- Sidi Boulaalam Location of Sidi Boulaalam within Morocco
- Coordinates: 31°40′39″N 9°16′21″W﻿ / ﻿31.67750°N 9.27250°W
- Country: Morocco
- Region: Marrakesh-Safi
- Province: Essaouira
- Elevation: 453 m (1,486 ft)

Population (2014)
- • Total: 8,142
- Time zone: UTC+0 (WET)
- • Summer (DST): UTC+1 (WEST)

= Sidi Boulaalam =

Sidi Boulaalam (سيدي بولعلام) is a small town and rural commune in Essaouira Province, Marrakesh-Safi, Morocco. It is about 145 km southwest of Casablanca, north of Route 207 (the Essaouira-Marrakesh road), along Route 2202 between Sidi Aissa Regragui to the northwest and Route 2200 to Tafetachte.

At the time of the 2014 census, the commune had a total population of 8,142 people living in 1,561 households. This was up from the 2004 census of 7,880 people in 1,310 households.

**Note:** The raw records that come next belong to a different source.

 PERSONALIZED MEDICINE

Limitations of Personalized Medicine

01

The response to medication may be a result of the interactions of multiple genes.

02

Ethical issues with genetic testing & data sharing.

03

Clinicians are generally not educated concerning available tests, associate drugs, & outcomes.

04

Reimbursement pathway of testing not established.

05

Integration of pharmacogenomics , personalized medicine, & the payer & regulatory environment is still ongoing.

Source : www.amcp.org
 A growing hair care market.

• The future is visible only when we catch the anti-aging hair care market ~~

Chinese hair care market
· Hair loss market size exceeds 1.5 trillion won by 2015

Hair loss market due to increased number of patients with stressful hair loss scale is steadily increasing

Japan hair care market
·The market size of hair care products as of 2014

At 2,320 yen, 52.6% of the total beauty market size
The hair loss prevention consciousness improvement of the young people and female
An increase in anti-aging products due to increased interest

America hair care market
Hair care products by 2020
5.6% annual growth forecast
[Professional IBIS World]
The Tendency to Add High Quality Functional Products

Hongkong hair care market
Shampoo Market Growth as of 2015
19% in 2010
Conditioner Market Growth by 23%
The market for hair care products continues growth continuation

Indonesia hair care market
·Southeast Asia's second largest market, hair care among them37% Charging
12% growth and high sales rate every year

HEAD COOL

The climate in Sidi Boulaalam is semi-arid, with cooler winters than the coast, freezing occurring in the winter, but it is warmer than the coast in summer. The Köppen-Geiger climate classification is BSk. The average total annual rainfall is only 327 mm, with most of it occurring in the winter, and almost no precipitation in July and August.

Fifteen people were killed and many more injured there during a crowd crush for food in November 2017.